This comes from a book called Introduction to Graph Theory (Dover Books on Mathematics) at the end of the first chapter we are asked to draw all 17 subgraphs of k3 which is pretty easy to do. however the next problem 22 asks The number of non-isomorphic subgraphs of K3 is only 7. Draw them. I do not quite understand what I am comparing the subgraphs to. I could for instance say compare K3 with say another graph proving the 2 graphs are not isomorphic by comparing their subgraphs alternatively I could compare the k3 subgraphs to each other in which case I end up with 7 distinct types of subgraphs:
- 3 vertices 3 edges
- 3 vertices 2 edges
- 3 vertices 0 edges
- 2 vertices 1 edges
- 2 vertices 0 edges
- 1 vertices 0 edges
- 3 vertices 1 edges
is the list above the correct answer?
Best Answer
You are correct that you are comparing the subgraphs to one another. The goal is to decide which of the 17 labelled (i.e., the vertices have labels) subgraphs of $K_3$ are isomorphic to one another. The isomorphism relation is an equivalence relation, and the really important aspect of that for us is transitivity. That means that if $G_1$ is isomorphic to $G_2$ and $G_2$ is isomorphic to $G_3$, then $G_1$ is isomorphic to $G_3$. This drastically cuts down on the number of pairs of graphs you have to investigate.

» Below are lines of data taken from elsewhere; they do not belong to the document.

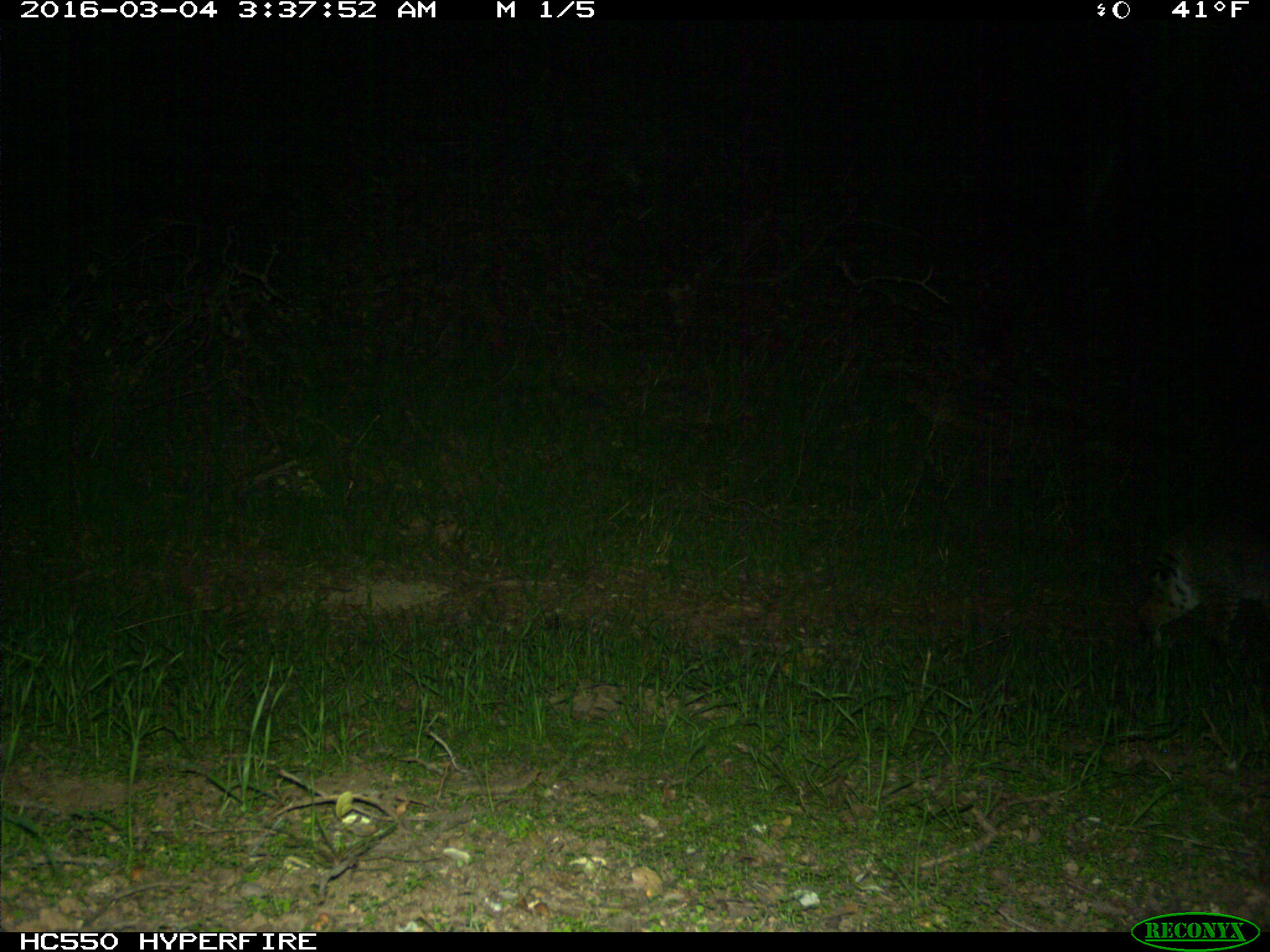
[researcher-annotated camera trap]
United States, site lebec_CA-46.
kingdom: Animalia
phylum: Chordata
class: Mammalia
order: Carnivora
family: Felidae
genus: Lynx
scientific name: Lynx rufus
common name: bobcat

Here are three subgraphs of $K_3$ (the numbers are labeled vertices and the hyphens are edges):
1-2-3
2-3-1
3-1-2
If you remove the vertex labels, however, they all look like:
x-x-x (the path on three vertices, $P_3$)
Since the graphs are identical when labels are removed, they are all isomorphic to one another. You can say they belong to the same isomorphism class.

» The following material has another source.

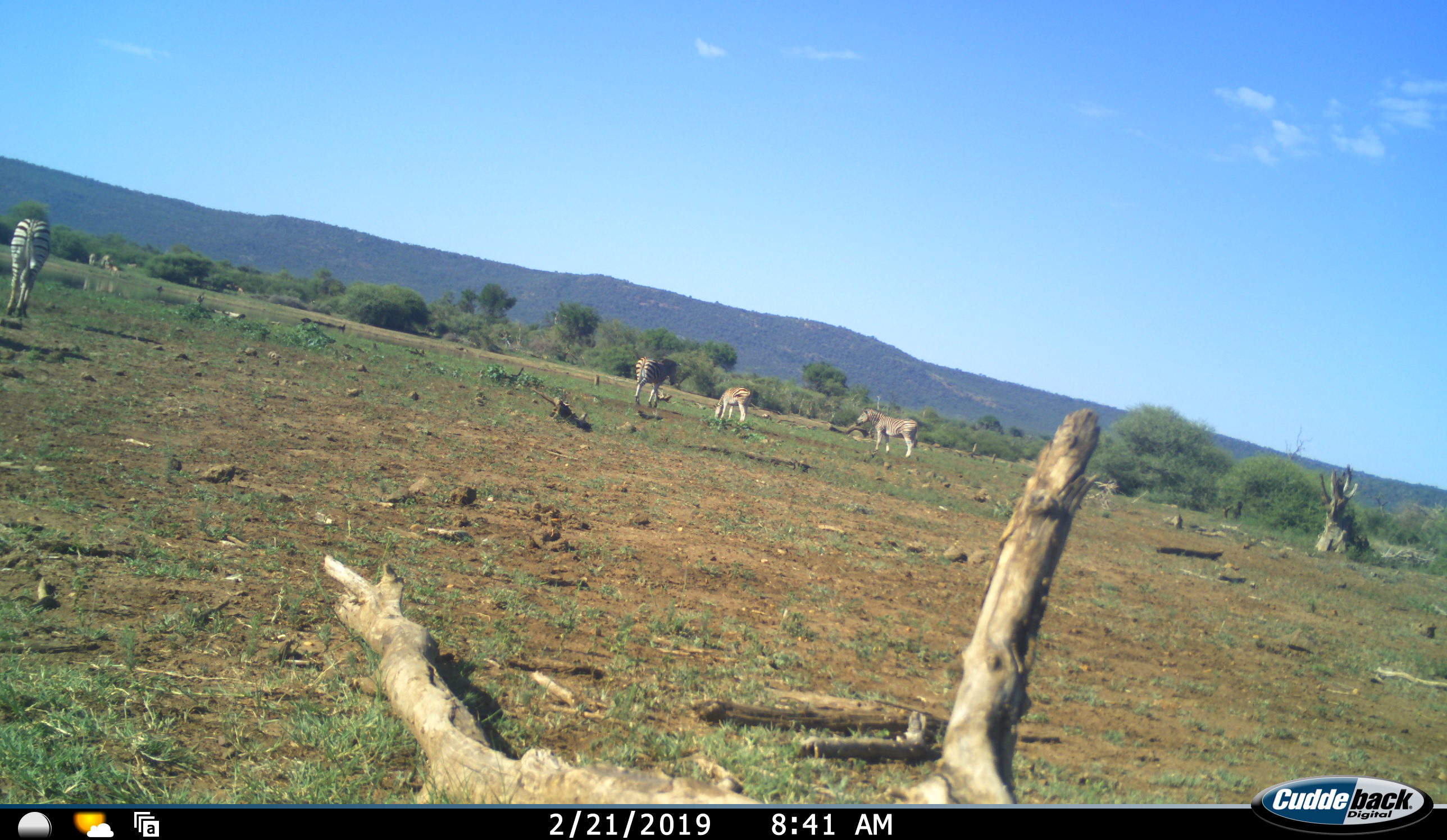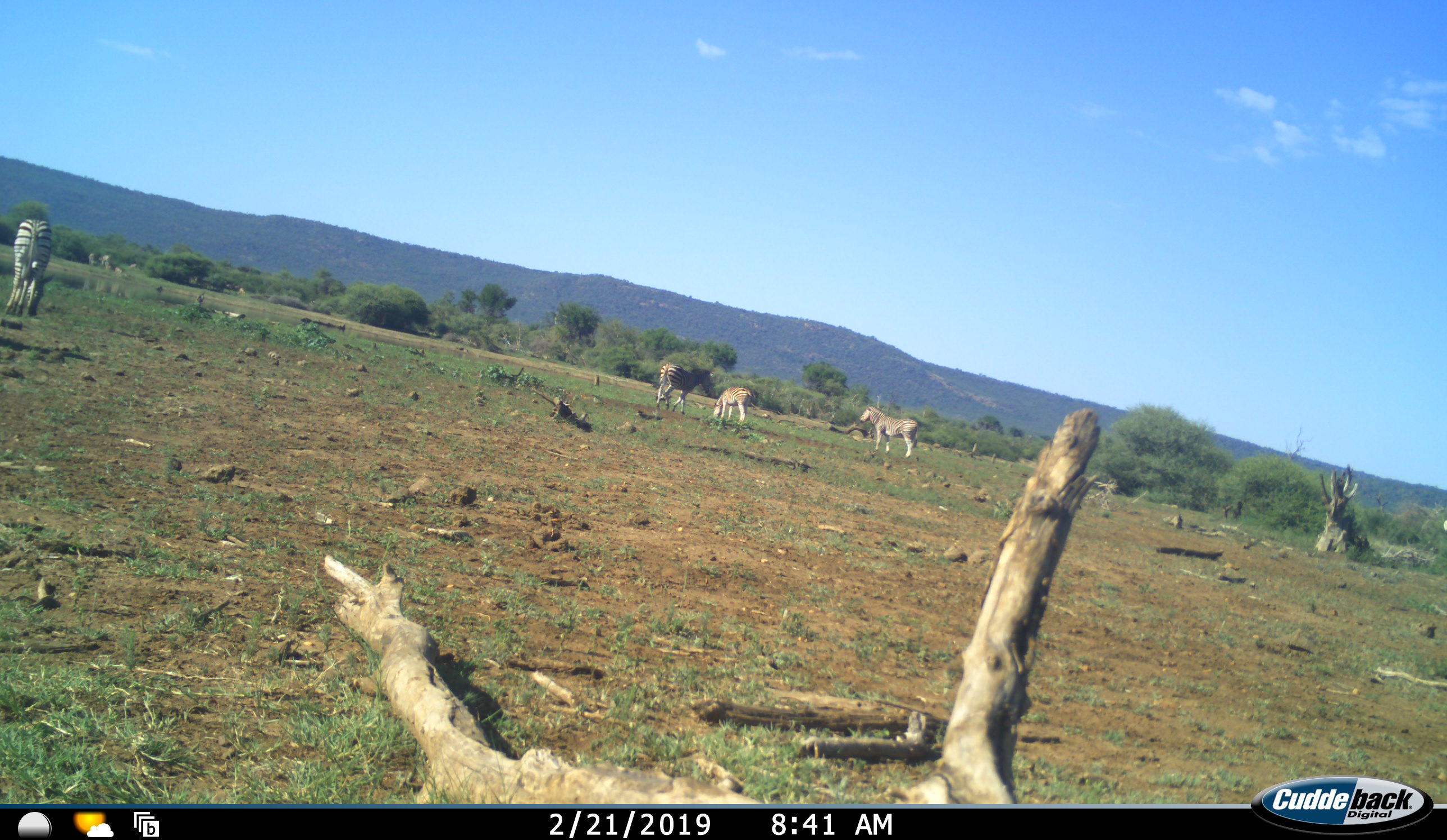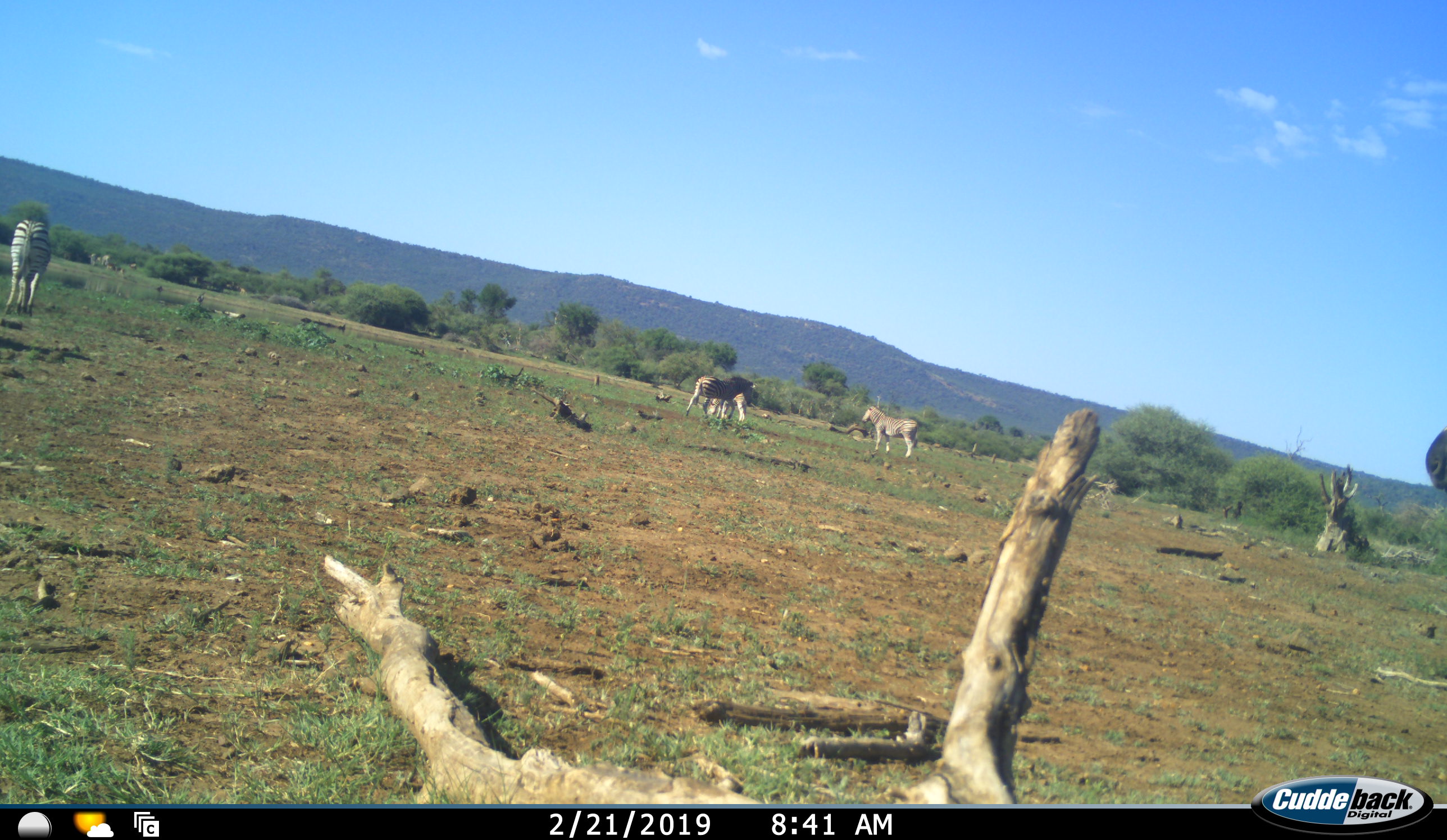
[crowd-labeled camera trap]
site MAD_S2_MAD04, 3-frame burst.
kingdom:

Another subgraph of $K_3$ is $K_3$ itself. Even when you remove the vertex labels, you will be able to tell that it is a different graph than $P_3$. It is not isomorphic to $P_3$, and therefore belongs in a different isomorphism class.
Continue making these sorts of comparisons until all 17 labelled graphs live in exactly one isomorphism class.